Work required:
Count the lines in the data below that contain the word "answer". Reply with the number only.

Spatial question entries
::::
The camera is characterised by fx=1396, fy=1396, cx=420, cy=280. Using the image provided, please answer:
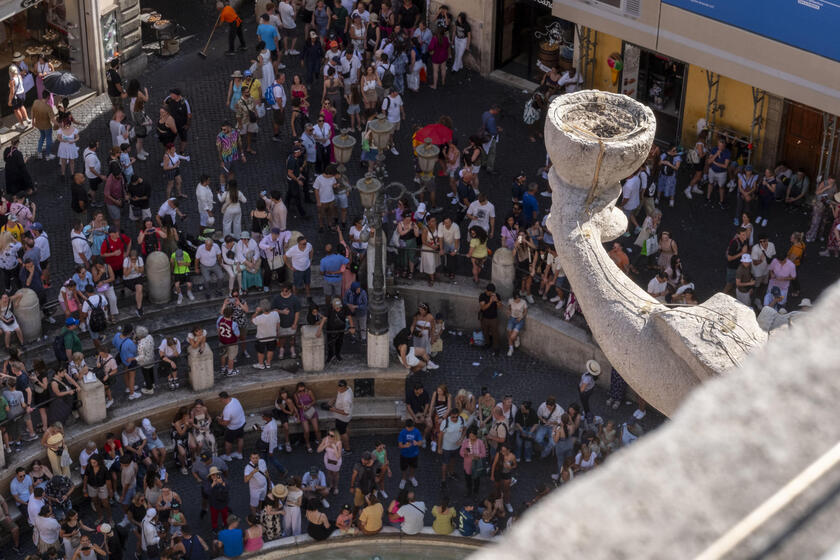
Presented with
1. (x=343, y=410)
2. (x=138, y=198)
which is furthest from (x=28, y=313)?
(x=343, y=410)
::::
In response:
1